Invece Lorenzo avanti c’è andato, spinto ed incoraggiato dalle due voci. Dalla comba a metà parete parte subito un tiro di VI; un chiodo in parete ed una veloce consultazione telefonica con Gianluca confermano che la via è giusta. Un centinaio di metri di salita meno impegnativa ma su roccia non buona richiedono una tranquillità d’animo che la corda che penzola sempre nel vuoto non dà. La voce copilota incoraggia ancora. Siamo alla resa dei conti e i famosi tiri finali della via, quelli esposti, quelli da affrontare con la calma del tempo sono tutti sopra Lorenzo: un centinaio di metri tra il V+ e il VI+.

Lorenzo è solo, ha con sé 20mt di corda tre nut e qualche moschettone… se non procede non torna indietro; intanto un elicottero passa lì sotto e Marco che sapeva di lui trema.

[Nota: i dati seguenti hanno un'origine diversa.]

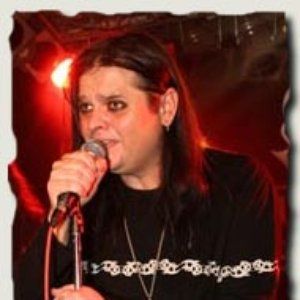 Bild för 'Ozzy Osbourne revival'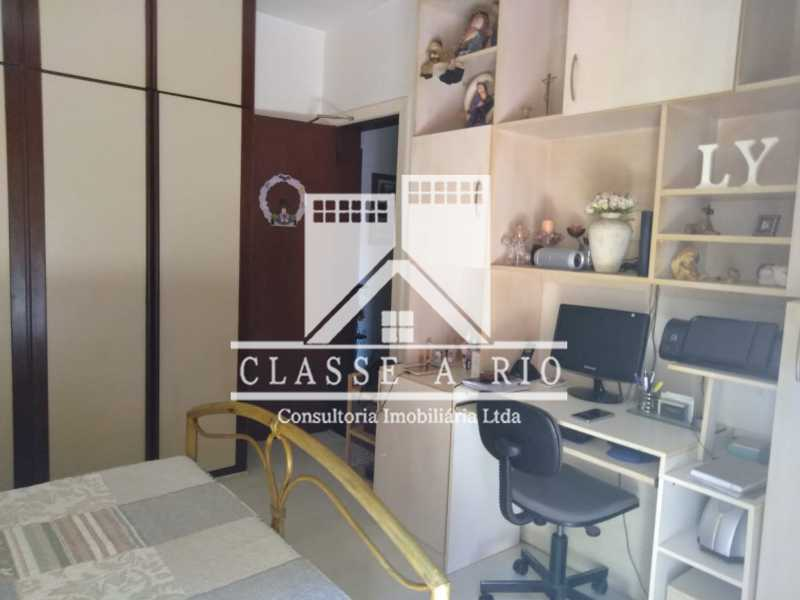 IMG-20190425-WA0028 - Casa condominio,04 quartos,02 suites,Lazer,02 vagas de garagem - FRCN40034 - 18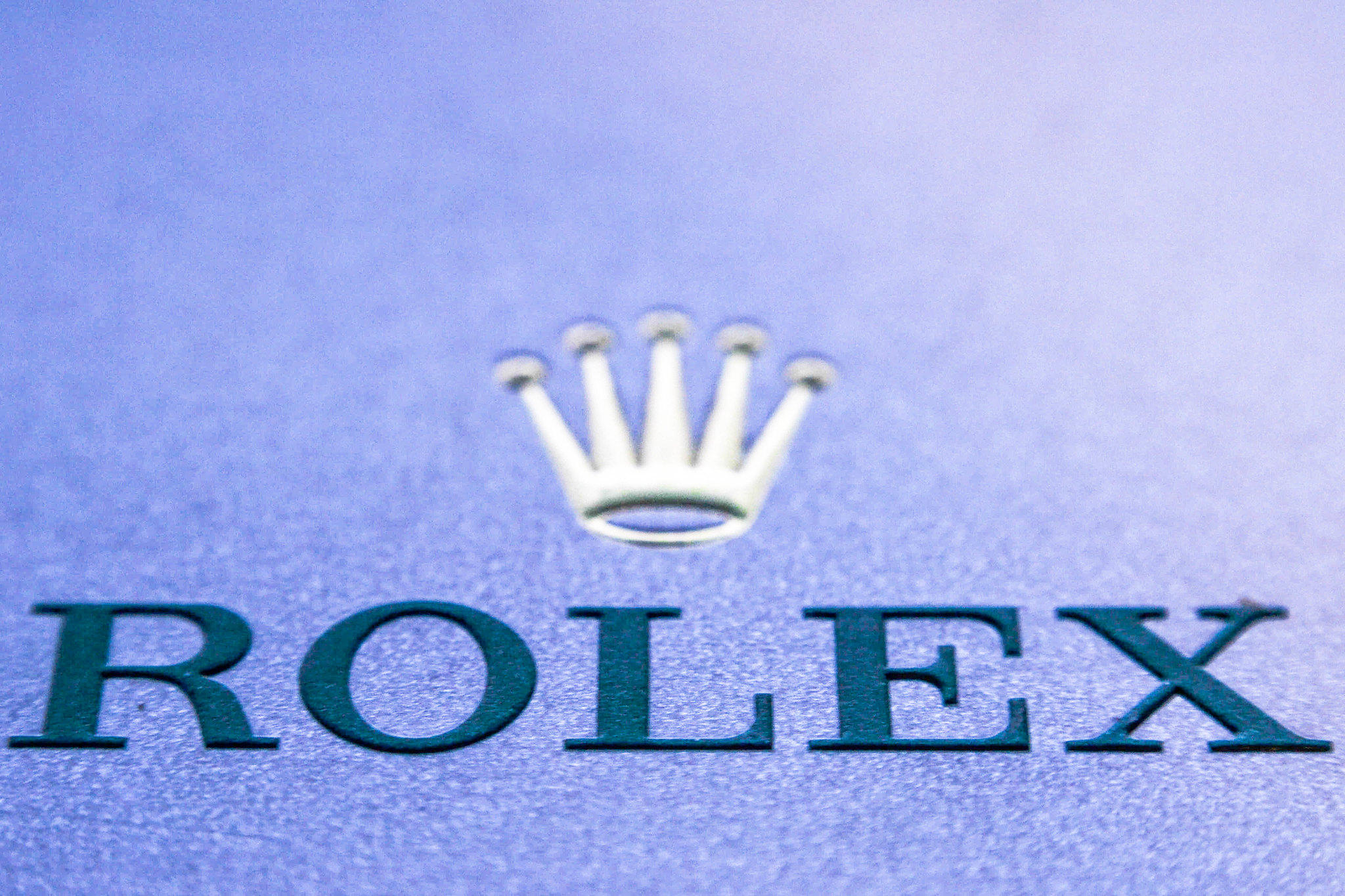 Rolex Catalogue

“Spengo il cervello e comincio a salire. Vedo la corda, so che non mi sostiene ma psicologicamente è di aiuto. Posso solo andare avanti, improvviso sistemi di moschettonaggio che facciano attrito e mi rallentino in caso di caduta. Da quel momento la scalata diventa bella, armoniosa nel movimento ed io mi diverto”.

Ecco il senso di tutto. Divertimento. Non una sfida, non una gara, né la motivazione di essere forte… ma puro divertimento.